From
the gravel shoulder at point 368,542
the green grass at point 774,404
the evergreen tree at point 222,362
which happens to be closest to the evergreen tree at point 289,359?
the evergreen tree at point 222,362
* * *
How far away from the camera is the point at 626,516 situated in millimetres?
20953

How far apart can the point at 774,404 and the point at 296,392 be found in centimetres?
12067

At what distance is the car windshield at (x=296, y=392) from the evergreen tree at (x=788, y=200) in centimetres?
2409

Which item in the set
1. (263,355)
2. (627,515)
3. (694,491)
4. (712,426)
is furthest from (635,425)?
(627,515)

WRITTEN PROBLEM
Gather every line from the records above that contains the word "tree", and list each one in full.

SOLUTION TO THE PROBLEM
the evergreen tree at point 222,362
which happens to be closest to the evergreen tree at point 289,359?
the evergreen tree at point 222,362
At what distance is the car windshield at (x=296, y=392) from the evergreen tree at (x=788, y=200) in centimetres?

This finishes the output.